DIRECTION: Write out the records word for word, from the line containing "By what distance" up to and including the last line of the records, and leave the pictures out.

INPUT:
┄┄┄┄┄┄┄┄┄┄

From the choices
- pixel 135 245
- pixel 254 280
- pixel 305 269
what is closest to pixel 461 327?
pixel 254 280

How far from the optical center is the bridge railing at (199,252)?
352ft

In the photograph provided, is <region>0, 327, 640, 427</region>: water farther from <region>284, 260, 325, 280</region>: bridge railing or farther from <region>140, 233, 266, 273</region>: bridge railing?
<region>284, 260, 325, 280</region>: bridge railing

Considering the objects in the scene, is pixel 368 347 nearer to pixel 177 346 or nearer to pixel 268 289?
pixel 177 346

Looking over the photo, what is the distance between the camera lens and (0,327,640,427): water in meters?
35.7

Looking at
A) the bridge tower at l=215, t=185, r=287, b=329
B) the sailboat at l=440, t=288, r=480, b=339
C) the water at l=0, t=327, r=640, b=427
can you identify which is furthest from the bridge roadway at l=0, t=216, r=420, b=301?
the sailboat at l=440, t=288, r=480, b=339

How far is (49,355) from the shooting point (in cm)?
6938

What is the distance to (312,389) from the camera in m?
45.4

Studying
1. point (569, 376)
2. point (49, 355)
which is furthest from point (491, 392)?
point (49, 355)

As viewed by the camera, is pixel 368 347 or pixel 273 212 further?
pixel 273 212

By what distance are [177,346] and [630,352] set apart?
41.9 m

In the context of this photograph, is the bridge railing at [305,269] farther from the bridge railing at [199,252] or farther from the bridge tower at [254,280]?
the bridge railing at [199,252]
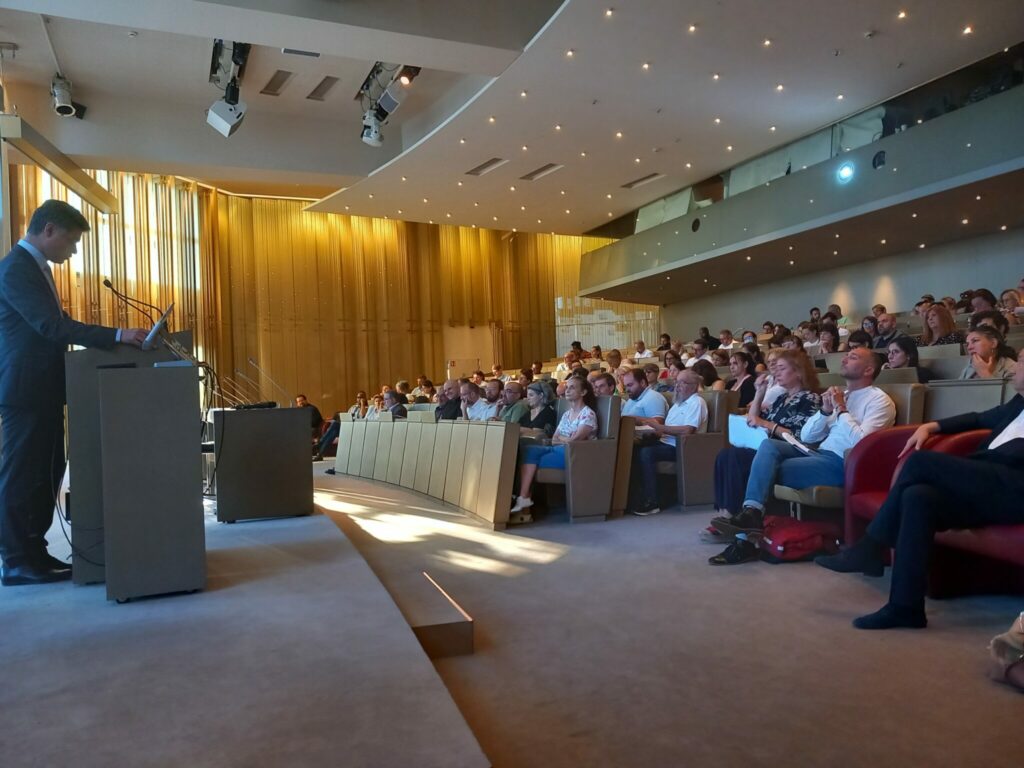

┄┄┄┄┄┄┄┄┄┄

SOLUTION FOR THIS PROBLEM:
By what distance are [177,346] and [630,352] set apart?
41.9 m

In the context of this photograph, is the bridge railing at [305,269] farther from the bridge railing at [199,252] or farther from the bridge tower at [254,280]?
the bridge railing at [199,252]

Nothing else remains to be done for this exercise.